Ernest Hemingway opens his 1936 short story “The Snows of Kilimanjaro” by mentioning a leopard carcass up near the summit of Mount Kilimanjaro, at 19,341 feet the tallest mountain in Africa: “Close to the western summit there is the dried and frozen carcass of a leopard. No one has explained what the leopard was seeking at that altitude.”

The short story may be a piece of fiction, but Hemingway’s reference isn’t. In 1926, a Lutheran pastor named Richard Reusch, who made multiple climbs up Kilimanjaro, did indeed discover a “freeze-dried” leopard at roughly 18,500 feet along the crater rim of the volcano’s loftiest sub-peak, Kibo. A photo of the find shows the dead animal looking about as you’d expect after chilling (so to speak) on a mountaintop snowfield for who knows how long.

Reusch suspected the leopard had died in pursuit of a goat, the remains of which he also found a few hundred feet away.

Returning to the contorted mummy the next year, Reusch lopped off an ear for souvenir purposes. At some point or another, the corpse disappeared, but given the Hemingway shout-out, it’s about as immortalised as a popsicled wild animal could be. (The general location of the carcass now holds the unofficial label of “Leopard Point”.)

Interestingly, this isn’t the only time a crazy-looking leopard carcass has greeted trekkers in the thin air of an East African volcano. In 1997, researchers studying Mount Kenya’s shrivelling icefields found a more decayed leopard – “skeletal material, spotted skin and whiskers” – being ejected from the nose of the Tyndall Glacier.
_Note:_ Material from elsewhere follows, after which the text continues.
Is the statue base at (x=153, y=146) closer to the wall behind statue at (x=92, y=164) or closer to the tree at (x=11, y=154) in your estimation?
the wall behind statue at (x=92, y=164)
The unfortunate feline had clocked some major postmortem hours in its glazed-over tomb: radiocarbon dating suggested the remains were some 900 years old, give or take. 

Large mammals aren’t exactly common sights on Mount Kilimanjaro’s upper slopes these days, but leopards do show up from time to time. Sightings and tracks reveal the cats sometimes cruise up beyond the montane rainforest to prowl the volcano’s high moorlands and bleak alpine barrens.

Lions are much rarer on Kilimanjaro, but they’ve been seen as high as 14,100 feet. Most astonishing of all, a pack of five African wild dogs – like Hemingway’s leopard, apparently disposed to mountaineering – was spotted at the summit in 1962: the only non-human mammals ever recorded at the very top.